PROBLEM REQUIREMENTS: Repeat the lines below exactly, beginning with the line containing "Which is it" and continuing through the line containing "148 centimetres".

(Questions about scene geometry)
____
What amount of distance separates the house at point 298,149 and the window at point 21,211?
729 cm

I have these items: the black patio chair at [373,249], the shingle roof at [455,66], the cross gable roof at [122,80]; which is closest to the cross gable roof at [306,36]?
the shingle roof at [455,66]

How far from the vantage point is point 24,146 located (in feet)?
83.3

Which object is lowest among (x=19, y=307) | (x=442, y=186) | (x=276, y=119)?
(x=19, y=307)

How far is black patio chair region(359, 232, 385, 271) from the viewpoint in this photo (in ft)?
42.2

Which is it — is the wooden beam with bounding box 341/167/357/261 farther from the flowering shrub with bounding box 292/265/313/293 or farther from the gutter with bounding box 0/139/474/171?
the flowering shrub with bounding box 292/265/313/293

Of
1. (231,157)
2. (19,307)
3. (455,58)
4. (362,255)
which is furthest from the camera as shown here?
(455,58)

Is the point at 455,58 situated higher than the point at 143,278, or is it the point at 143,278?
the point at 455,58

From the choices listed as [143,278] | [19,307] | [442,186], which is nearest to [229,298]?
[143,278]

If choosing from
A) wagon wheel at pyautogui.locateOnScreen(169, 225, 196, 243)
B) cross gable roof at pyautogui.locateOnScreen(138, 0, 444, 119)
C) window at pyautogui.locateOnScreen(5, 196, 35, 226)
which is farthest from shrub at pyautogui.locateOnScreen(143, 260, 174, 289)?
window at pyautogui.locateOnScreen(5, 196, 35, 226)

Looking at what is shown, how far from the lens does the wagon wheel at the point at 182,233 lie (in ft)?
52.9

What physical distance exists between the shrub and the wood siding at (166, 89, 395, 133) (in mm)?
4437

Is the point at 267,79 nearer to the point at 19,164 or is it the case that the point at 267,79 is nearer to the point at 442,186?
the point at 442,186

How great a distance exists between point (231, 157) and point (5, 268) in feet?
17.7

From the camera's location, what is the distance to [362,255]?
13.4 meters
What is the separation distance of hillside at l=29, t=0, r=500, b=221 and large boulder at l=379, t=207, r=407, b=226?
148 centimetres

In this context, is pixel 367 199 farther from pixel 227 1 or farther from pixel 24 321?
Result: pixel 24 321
____
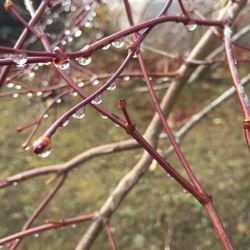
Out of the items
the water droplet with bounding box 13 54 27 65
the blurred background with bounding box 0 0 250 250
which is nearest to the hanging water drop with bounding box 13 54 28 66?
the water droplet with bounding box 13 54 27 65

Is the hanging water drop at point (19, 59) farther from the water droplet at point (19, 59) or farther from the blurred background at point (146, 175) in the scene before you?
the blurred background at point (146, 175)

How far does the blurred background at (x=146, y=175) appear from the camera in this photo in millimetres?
____
ANSWER TO THE EXERCISE:
Which is it — is the wooden beam with bounding box 341/167/357/261 farther from the flowering shrub with bounding box 292/265/313/293 or farther from the gutter with bounding box 0/139/474/171?
the flowering shrub with bounding box 292/265/313/293

Of
1. (231,157)
2. (19,307)
3. (455,58)
4. (362,255)
which is furthest from the camera as shown here?
(455,58)

Is the point at 455,58 situated higher than the point at 143,278, or is it the point at 143,278?
the point at 455,58

From the choices listed as [143,278] | [19,307] | [442,186], which is nearest to [229,298]?
[143,278]

If choosing from
A) wagon wheel at pyautogui.locateOnScreen(169, 225, 196, 243)
B) cross gable roof at pyautogui.locateOnScreen(138, 0, 444, 119)
C) window at pyautogui.locateOnScreen(5, 196, 35, 226)
which is farthest from shrub at pyautogui.locateOnScreen(143, 260, 174, 289)?
window at pyautogui.locateOnScreen(5, 196, 35, 226)

Looking at what is shown, how far from the lens does the wagon wheel at the point at 182,233 lie (in ft)?
52.9

What physical distance exists between the shrub and the wood siding at (166, 89, 395, 133) (in mm)?
4437

Is the point at 267,79 nearer to the point at 19,164 or is it the case that the point at 267,79 is nearer to the point at 442,186?
the point at 442,186

How great a distance exists between point (231, 157) and point (5, 268) in feet?
17.7

From the camera's location, what is the distance to [362,255]?
13.4 meters
What is the separation distance of hillside at l=29, t=0, r=500, b=221 and large boulder at l=379, t=207, r=407, b=226?
148 centimetres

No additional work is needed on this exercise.